→ Passage to read:
· · · ·

What's the relation between \(V(d)\) and \(A(d)\)?

\[\frac{\d}{\d r}V(d,r)=A(d,r)\Ra \frac{\d}{\d r}(V(d)r^d)=A(d)r^{d-1}. \]

Here we know \(V(d)=\frac{A(d)}{d}\).

 

Question 3

Find \(I:=\int_{-\oo}^{+\oo}\e^{-x^2}\d x\).

A classical problem.

\[\ALI{ I^2 &= \int_{-\oo}^{+\oo}\int_{-\oo}^{+\oo}\e^{-x^2}\e^{-y^2}\d x\d y\\ &= \int_{-\oo}^{+\oo}\int_{-\oo}^{+\oo}\e^{-(x^2+y^2)}\d x\d y\\ &= \int_0^{+\oo}\e^{-r^2}\cdot 2\pi r\d r\\ &= \pi\int_0^{+\oo}\e^{-t}\d t\\ &= \pi. } \]

Therefore, \(I=\sqrt\pi\).

One step further, this may derive the formula for volumes of \(n\)-balls:

\[\int\cdots\int\e^{-\sum_{i=1}^dx_i^2}\d x_1\cdots\d x_d=\pi^{\frac{d}{2}}\\ \Ra \int_0^{+\oo}\e^{-r^2}A(d,r)\d r=\pi^{\frac{d}{2}}, \]

which gives

\[A(d)=\frac{\pi^{\frac{d}{2}}}{\underbrace{\int_0^{+\oo}\e^{-r^2}r^{d-1}\d r}_{J_{d}}}. \]

Remains to solve: \(J_d\)s.

· · · ·

Saved data entries
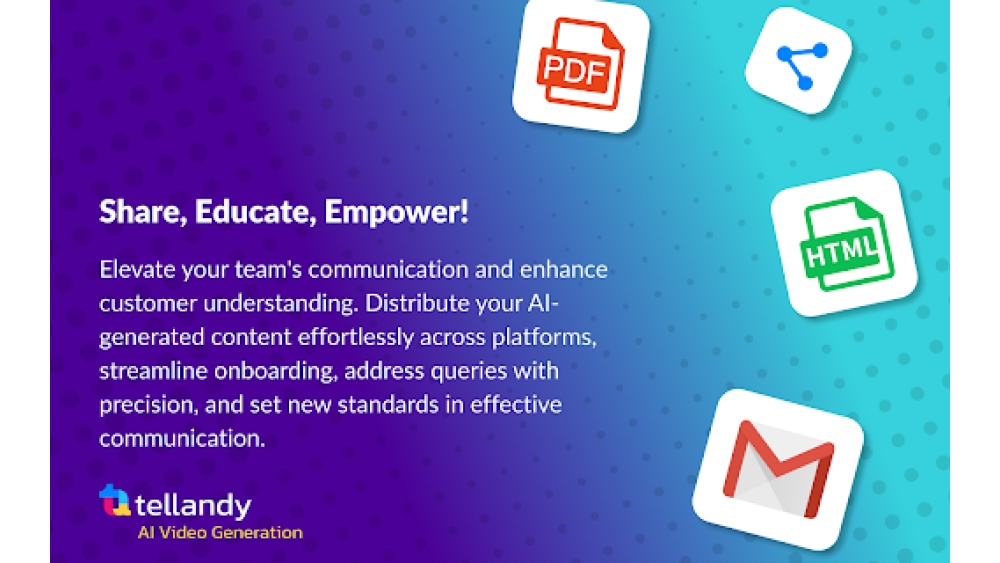 PDF

HTML

Share, Educate, Empower!

Elevate your team's communication and enhance customer understanding. Distribute your AI-generated content effortlessly across platforms, streamline onboarding, address queries with precision, and set new standards in effective communication.

tellandy
AI Video Generation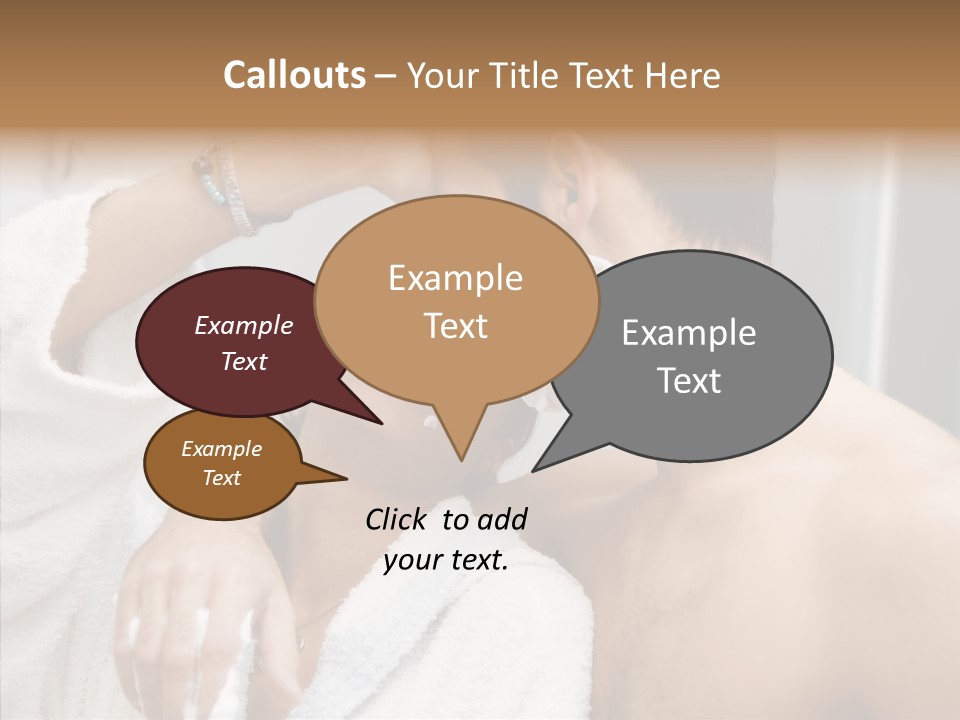 Callouts – Your Title Text Here

Example Text

Example Text

Example Text

Example Text

Click to add your text.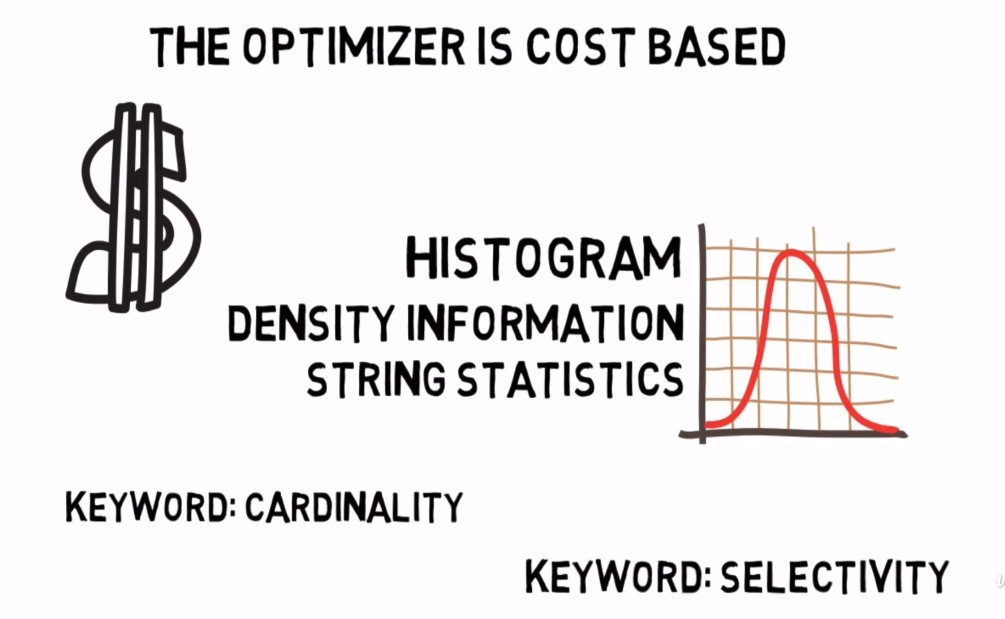 THE OPTIMIZER IS COST BASED

HISTOGRAM
DENSITY INFORMATION
STRING STATISTICS

KEYWORD: CARDINALITY

KEYWORD: SELECTIVITY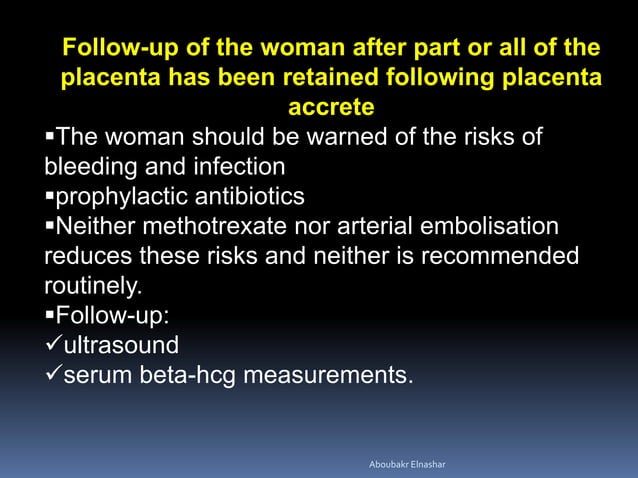 Follow-up of the woman after part or all of the placenta has been retained following placenta accrete

▪The woman should be warned of the risks of bleeding and infection
▪prophylactic antibiotics
▪Neither methotrexate nor arterial embolisation reduces these risks and neither is recommended routinely.
▪Follow-up:
✓ultrasound
✓serum beta-hcg measurements.

Aboubakr Elnashar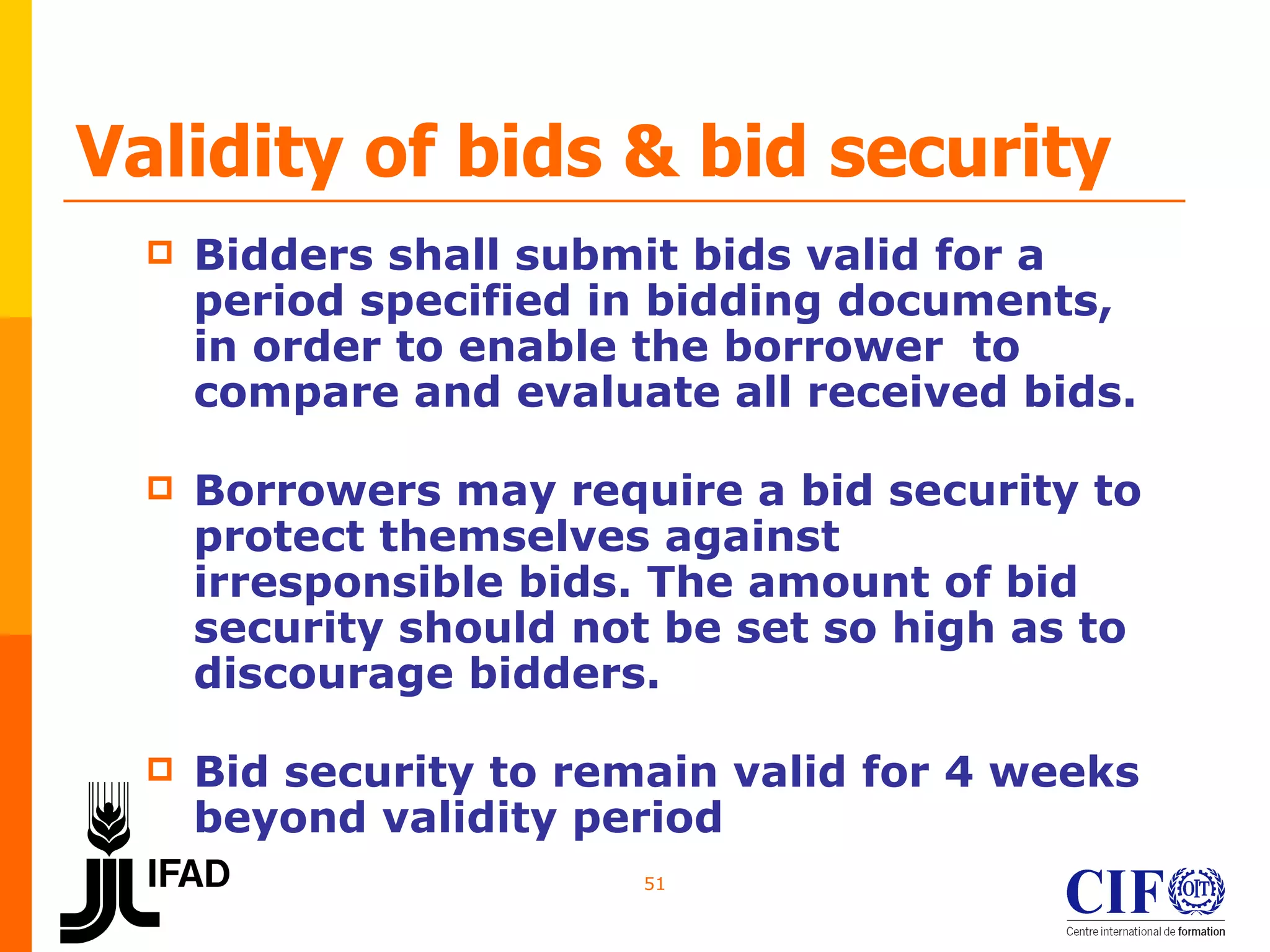 Validity of bids & bid security

Bidders shall submit bids valid for a period specified in bidding documents, in order to enable the borrower to compare and evaluate all received bids.

Borrowers may require a bid security to protect themselves against irresponsible bids. The amount of bid security should not be set so high as to discourage bidders.

Bid security to remain valid for 4 weeks beyond validity period

IFAD

51

CIF OIT

Centre international de formation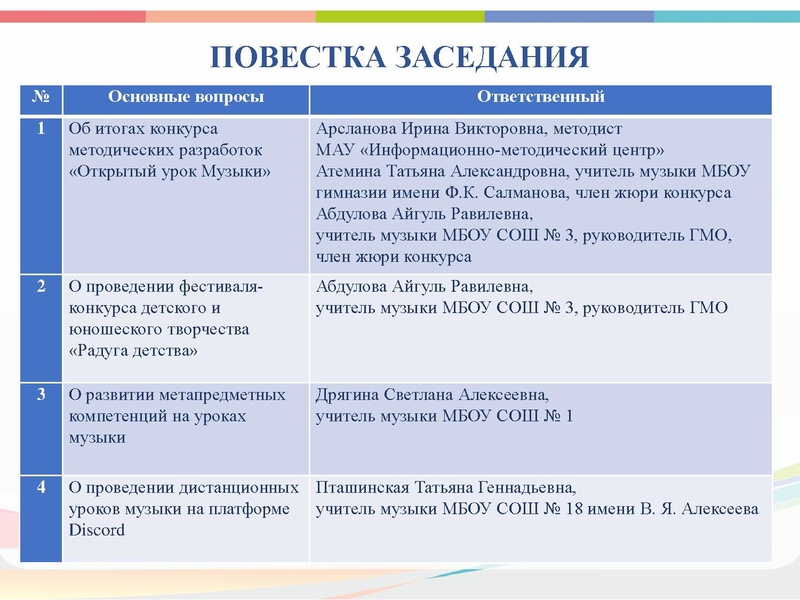 ПОВЕСТКА ЗАСЕДАНИЯ

| № | Основные вопросы | Ответственный |
|---|---|---|
| 1 | Об итогах конкурса методических разработок «Открытый урок Музыки» | Арсланова Ирина Викторовна, методист МАУ «Информационно-методический центр» Атемина Татьяна Александровна, учитель музыки МБОУ гимназии имени Ф.К. Салманова, член жюри конкурса Абдулова Айгуль Равилевна, учитель музыки МБОУ СОШ № 3, руководитель ГМО, член жюри конкурса |
| 2 | О проведении фестиваля-конкурса детского и юношеского творчества «Радуга детства» | Абдулова Айгуль Равилевна, учитель музыки МБОУ СОШ № 3, руководитель ГМО |
| 3 | О развитии метапредметных компетенций на уроках музыки | Дрягина Светлана Алексеевна, учитель музыки МБОУ СОШ № 1 |
| 4 | О проведении дистанционных уроков музыки на платформе Discord | Пташинская Татьяна Геннадьевна, учитель музыки МБОУ СОШ № 18 имени В. Я. Алексеева |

· · · ·

→ Tasks and exercises:
[A] In the Gaussian integral notes, replace "classical" with "standard" and write out the passage starting with "Here we know" and going on through "Therefore, \(I=\sqrt\pi\).".
[B] List every variable of integration used in the Gaussian integral notes.
The records are separate from the Gaussian integral notes.

→ Outputs for the tasks:
[A]
Here we know \(V(d)=\frac{A(d)}{d}\).

 

Question 3

Find \(I:=\int_{-\oo}^{+\oo}\e^{-x^2}\d x\).

A standard problem.

\[\ALI{ I^2 &= \int_{-\oo}^{+\oo}\int_{-\oo}^{+\oo}\e^{-x^2}\e^{-y^2}\d x\d y\\ &= \int_{-\oo}^{+\oo}\int_{-\oo}^{+\oo}\e^{-(x^2+y^2)}\d x\d y\\ &= \int_0^{+\oo}\e^{-r^2}\cdot 2\pi r\d r\\ &= \pi\int_0^{+\oo}\e^{-t}\d t\\ &= \pi. } \]

Therefore, \(I=\sqrt\pi\).

[B]
- x
- y
- r
- t
- x_1 through x_d